No había ventanas, sólo un pequeño cuadrito donde podías ver hacia el patio. Si te veían las custodias viendo por la ventana era castigo, si uno compartía la comida y la cámara nos veía, era castigo, si no bajabas la cabeza y ponías las manos atrás de la espalda, era castigo.
A las 7:00 am era el desayuno, y sólo teníamos diez minutos para comer, si no habías terminado, la custodia te arrebataba la charola y la tiraba a la basura. La comida era muy mala y escasa.
La comida era a la 1 de la tarde y la cena a las 6. Era tanta el hambre que aprendimos a valorarlo y comer así.
En muchas ocasiones enfermamos del estómago, y en la clínica no contaban con medicamentos ya que ese penal era nuevo. Éramos las “conejillas de indias”, estaban experimentando. Batallamos con lo básico: papel higiénico, toallas sanitarias, shampoo, pasta de dientes.
La directora era muy inhumana, hasta que los abogados de Sandra Ávila metieron un amparo y supimos que por ello empezaron a proporcionar cosas de higiene personal. Eso le costó a ella un tiempo en castigo pasándola realmente mal.
La caminata era en una cancha pequeña y solo una hora. No había actividades, nos prestaban un libro cada tres meses y no podíamos intercambiarlos entre compañeras porque eso significaba un castigo. Contábamos con derecho a una llamada a la familia cada quince días. Teníamos una hora para salir al comedor y jugar dominó y ajedrez.

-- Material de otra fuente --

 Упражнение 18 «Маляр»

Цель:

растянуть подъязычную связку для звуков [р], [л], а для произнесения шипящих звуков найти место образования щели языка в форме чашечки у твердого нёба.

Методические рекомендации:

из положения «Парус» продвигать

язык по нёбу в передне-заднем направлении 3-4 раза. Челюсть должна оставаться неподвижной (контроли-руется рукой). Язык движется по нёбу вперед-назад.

Me gustaba ver a Sandra Ávila y Adriana Guerra jugar, pero la verdad no entendía. Un día me dice Sandra: –¿quieres jugar bonita?–. Así me decía de cariño. Le dije que sí y en menos de una hora aprendí. Eso me puso muy contenta, y dijo: –hum, además de bonita inteligente–.

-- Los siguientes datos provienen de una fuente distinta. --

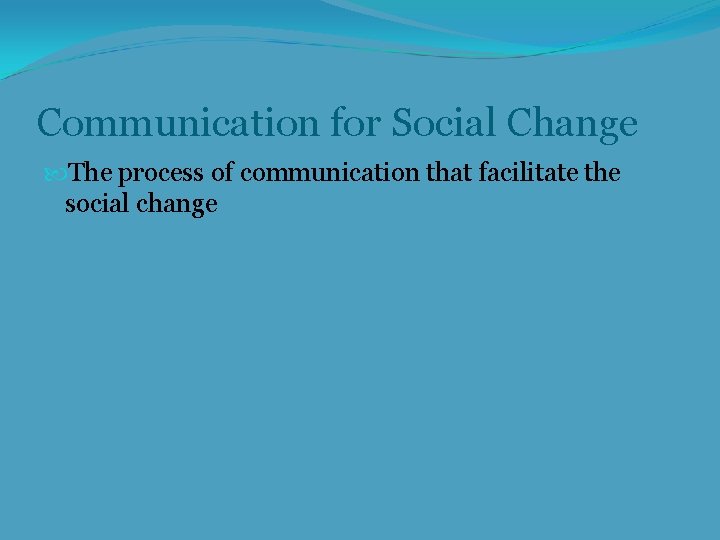 Communication for Social Change

The process of communication that facilitate the social change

Tuve la oportunidad de conocerla y platicar muchas cosas. Era una persona generosa. En una ocasión tuve mi periodo y me manché, se me ocurrió lavar mi ropa interior, lo vio la cámara y me castigaron tres meses en una celda fría. En aquel lugar, nunca supimos lo que era un cumpleaños, una Navidad, un festejo, nada. No teníamos derecho a vivir pequeñas alegrías.
En aquel penal todo era malo, reír era castigo, teníamos que hacerlo sin hacer ruido. No podíamos hacer ejercicio dentro de la estancia porque era castigo.
Si nos queríamos acostar a dormir no podíamos porque la hora de dormir era en cuanto se apagara la luz. En ocasiones las custodias dejaban la luz prendida toda la noche. Yo casi no podía hacer ejercicio por la lesión que me causaron los militares el día de mi secuestro.
Habían afectado seriamente el manguito rotador, resolver ese problema requería una cirugía que no siempre quedaba bien en opinión del médico. Viviría con algunos antiinflamatorios con fuertes dolores por las noches. El tiempo y mi cuerpo se encargaron de curarlo.
En aquel penal nayarita se vivían cosas muy tristes y no pudimos escapar a la depresión. Tuve miedo de tomar antidepresivos por el daño que yo veía que causaba a las compañeras. La falta de ejercicio causaba sus estragos, yo había subido catorce kilos en menos de seis meses.
Realmente me sentía mal en todos los aspectos. Pensé en quitarme la vida, pero fui cobarde y no pude hacerlo. Menos, cuando una compañera se colgó de la reja buscando suicidarse.
Fue un momento de angustia y desesperación para mi verla en la madrugada colgada y pataleando, no sé de dónde saqué fuerzas para cargarla y evitar que muriera.
Lloramos juntas el resto de la noche. Quedó muy lastimada de la tráquea y fue castigada por alterar el orden. Yo me preguntaba ¿porqué estoy viviendo esto Señor? Fue en ese lugar que volví a soñar con Dios”.
El desgarrador testimonio de Ana Georgina no pudo pasar desapercibido para quien esto escribe.
Nadie que se respete puede ignorarlo sin afectar su conciencia y condición humana. Es algo que deberemos tener presente siempre abandonando la indolencia y falta de solidaridad con los que sufren.